» DESCRIPTION OF THE TASK
Starting at the top of the entries below, set down each line exactly as written, and stop after the line containing "Using whole genome".
[RECORDS Boundary: Start]
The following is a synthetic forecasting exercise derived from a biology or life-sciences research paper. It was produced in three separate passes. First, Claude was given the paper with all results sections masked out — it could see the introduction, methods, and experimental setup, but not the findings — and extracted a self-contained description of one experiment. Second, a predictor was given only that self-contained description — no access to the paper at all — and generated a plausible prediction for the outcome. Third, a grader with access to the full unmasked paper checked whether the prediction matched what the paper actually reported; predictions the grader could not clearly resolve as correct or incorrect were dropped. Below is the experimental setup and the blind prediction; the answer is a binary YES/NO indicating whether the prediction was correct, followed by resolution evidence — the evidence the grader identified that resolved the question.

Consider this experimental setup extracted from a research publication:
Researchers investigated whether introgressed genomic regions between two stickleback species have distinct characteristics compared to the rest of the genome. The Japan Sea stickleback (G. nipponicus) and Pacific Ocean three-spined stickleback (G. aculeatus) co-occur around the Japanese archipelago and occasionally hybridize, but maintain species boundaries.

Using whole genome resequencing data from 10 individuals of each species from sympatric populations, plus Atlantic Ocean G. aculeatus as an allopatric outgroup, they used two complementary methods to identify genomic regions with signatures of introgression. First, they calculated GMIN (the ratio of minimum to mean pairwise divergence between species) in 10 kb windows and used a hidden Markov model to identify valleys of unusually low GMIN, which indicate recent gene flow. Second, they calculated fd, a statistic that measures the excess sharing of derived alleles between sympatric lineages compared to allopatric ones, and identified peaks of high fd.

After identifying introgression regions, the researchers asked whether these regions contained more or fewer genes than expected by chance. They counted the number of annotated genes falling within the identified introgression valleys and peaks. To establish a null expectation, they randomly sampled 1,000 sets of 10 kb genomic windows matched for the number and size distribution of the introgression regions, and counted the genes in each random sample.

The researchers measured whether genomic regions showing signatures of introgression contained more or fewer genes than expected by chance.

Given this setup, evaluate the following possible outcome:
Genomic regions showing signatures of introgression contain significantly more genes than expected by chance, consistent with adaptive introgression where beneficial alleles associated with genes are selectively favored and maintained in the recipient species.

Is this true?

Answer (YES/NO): YES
[RECORDS Boundary: End]
» SOLUTION TO THE PROBLEM
The following is a synthetic forecasting exercise derived from a biology or life-sciences research paper. It was produced in three separate passes. First, Claude was given the paper with all results sections masked out — it could see the introduction, methods, and experimental setup, but not the findings — and extracted a self-contained description of one experiment. Second, a predictor was given only that self-contained description — no access to the paper at all — and generated a plausible prediction for the outcome. Third, a grader with access to the full unmasked paper checked whether the prediction matched what the paper actually reported; predictions the grader could not clearly resolve as correct or incorrect were dropped. Below is the experimental setup and the blind prediction; the answer is a binary YES/NO indicating whether the prediction was correct, followed by resolution evidence — the evidence the grader identified that resolved the question.

Consider this experimental setup extracted from a research publication:
Researchers investigated whether introgressed genomic regions between two stickleback species have distinct characteristics compared to the rest of the genome. The Japan Sea stickleback (G. nipponicus) and Pacific Ocean three-spined stickleback (G. aculeatus) co-occur around the Japanese archipelago and occasionally hybridize, but maintain species boundaries.

Using whole genome resequencing data from 10 individuals of each species from sympatric populations, plus Atlantic Ocean G. aculeatus as an allopatric outgroup, they used two complementary methods to identify genomic regions with signatures of introgression. First, they calculated GMIN (the ratio of minimum to mean pairwise divergence between species) in 10 kb windows and used a hidden Markov model to identify valleys of unusually low GMIN, which indicate recent gene flow. Second, they calculated fd, a statistic that measures the excess sharing of derived alleles between sympatric lineages compared to allopatric ones, and identified peaks of high fd.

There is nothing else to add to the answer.